In the face of so much risk, it’s hard to explain my (selfish?) compulsion to keep writing, to use writing as the vehicle to discovery. My job does not depend upon this writing. It won’t bring me fame or fortunate. My twin and I are not the secret offspring of a Kardashian or the man who discovered that his biological father is Charles Manson. We’re all pretty average people. And while there is no one “normal” in adoption, our story is fairly run-of-the-mill, too.
So why write? Because I can. Because I can’t not. Because it’s how I know to make sense of of this story that is my life that is my art that is my life.
[Deep breath.]
I am writing memoir so this post was oh so relevant and relatable. Thanks!
I love this…beautiful. When I read something that makes me feel..then I know I’ve found something so very much worth reading.
Ah, thanks so much!
Reblogged this on BREVITY's Nonfiction Blog and commented:
Jenny Spinner with a fascinating consideration of narrative blogging: “As with the essay about my father, part of the lure of the narrative blog is that it’s written in the raw. It won’t stand still. Neither the writer nor the reader knows what’s going to happen next. “
Jenny, your bravery inspires me!
-Jean
I don’t think of it as bravery, at least not on my end of the story, but thanks, Jean!
I love that you keep writing. Even when it is hard, even when you’re scared. I am so grateful for your words and your honesty and your bravery. I toy so often with writing things about myself and struggle with the fact that my story isn’t just my story alone. I can tell my part but there are others almost always involved and it is my fear that keeps me quiet way too often. You are brave and I know that all that you do you do with deep deep love.
I make that very point to my students, Amanda! Unless you’re a hermit monk living in seclusion somewhere, you don’t live a life void of people. And so once you begin to write about that life, it’s impossible to do so without bringing other people (willing or not!) into your story. But what is yours alone is your perspective, and your emotional responses, and even your memories. You own that part. And there’s a way to do it without hurting others. Okay, maybe not–but there’s a way to mitigate damage. That’s what I’m aiming for. YOU keep writing.

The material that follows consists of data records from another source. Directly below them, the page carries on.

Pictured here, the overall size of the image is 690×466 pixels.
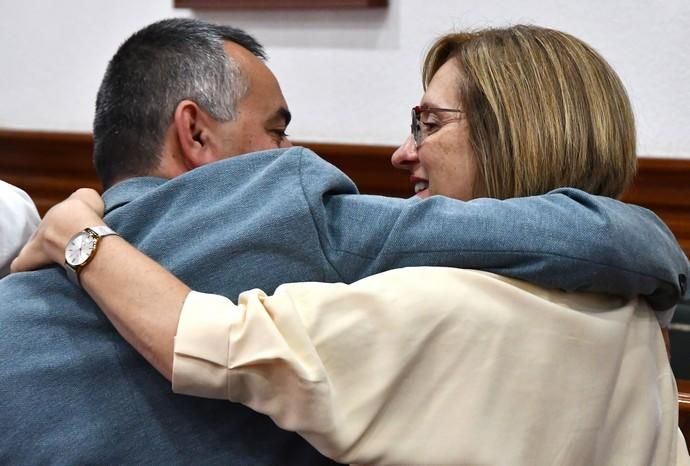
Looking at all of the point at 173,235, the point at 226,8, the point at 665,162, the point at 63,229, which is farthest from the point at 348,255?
the point at 226,8

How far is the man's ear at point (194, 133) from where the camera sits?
1.46m

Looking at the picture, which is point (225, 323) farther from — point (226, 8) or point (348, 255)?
point (226, 8)

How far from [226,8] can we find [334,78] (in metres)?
0.37

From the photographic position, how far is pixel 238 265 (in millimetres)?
1259

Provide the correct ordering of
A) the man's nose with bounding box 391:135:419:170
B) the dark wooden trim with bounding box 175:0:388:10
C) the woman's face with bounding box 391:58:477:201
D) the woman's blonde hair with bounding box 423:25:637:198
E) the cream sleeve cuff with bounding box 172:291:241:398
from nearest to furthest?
the cream sleeve cuff with bounding box 172:291:241:398, the woman's blonde hair with bounding box 423:25:637:198, the woman's face with bounding box 391:58:477:201, the man's nose with bounding box 391:135:419:170, the dark wooden trim with bounding box 175:0:388:10

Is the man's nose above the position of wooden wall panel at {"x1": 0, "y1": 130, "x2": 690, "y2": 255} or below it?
above

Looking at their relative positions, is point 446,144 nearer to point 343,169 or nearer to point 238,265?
→ point 238,265

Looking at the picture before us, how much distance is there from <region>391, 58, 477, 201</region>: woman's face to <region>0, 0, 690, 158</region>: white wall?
93 cm

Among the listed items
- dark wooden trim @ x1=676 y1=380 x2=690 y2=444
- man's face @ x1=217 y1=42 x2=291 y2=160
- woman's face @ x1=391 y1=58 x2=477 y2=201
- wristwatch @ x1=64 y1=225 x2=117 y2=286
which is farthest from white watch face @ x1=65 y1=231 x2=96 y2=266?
dark wooden trim @ x1=676 y1=380 x2=690 y2=444

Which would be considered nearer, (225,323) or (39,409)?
(225,323)

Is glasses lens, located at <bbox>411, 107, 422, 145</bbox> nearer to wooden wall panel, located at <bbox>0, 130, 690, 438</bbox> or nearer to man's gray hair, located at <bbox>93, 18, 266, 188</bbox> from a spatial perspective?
man's gray hair, located at <bbox>93, 18, 266, 188</bbox>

Read this during my last day of inservice and loved it. I often revisit things I wrote when Owen was really sick and I am struck by how raw most of it is, but I would never change a word. It’s true. That’s all that matters. Keep writing. xo
Geesh, Dina. When is your school year going to end already? 🙂 It must be hard to read those raw writings from when Owen was sickest, but you’re right–it’s the truth of where you were at that time.
Beautiful. Telling stories is how we connect. It is also how we heal. Writing keeps you connected to yourself… that part of yourself that is part of your biological family–that part of you that is alive. Your birth mother is right. Keep writing. Just follow your twin’s intuition… about what to hold back from publishing when need be might be a consideration. Our alter egos exist for a reason… they keep us from causing too much harm. I do love your ability to be in the moment, just choose the moments….don’t let them choose you. -Renee
Thank you! You’re right–it’s the connections. Thank you for the perfect word/metaphor/frame!
You’re most welcome. I really enjoy your blog!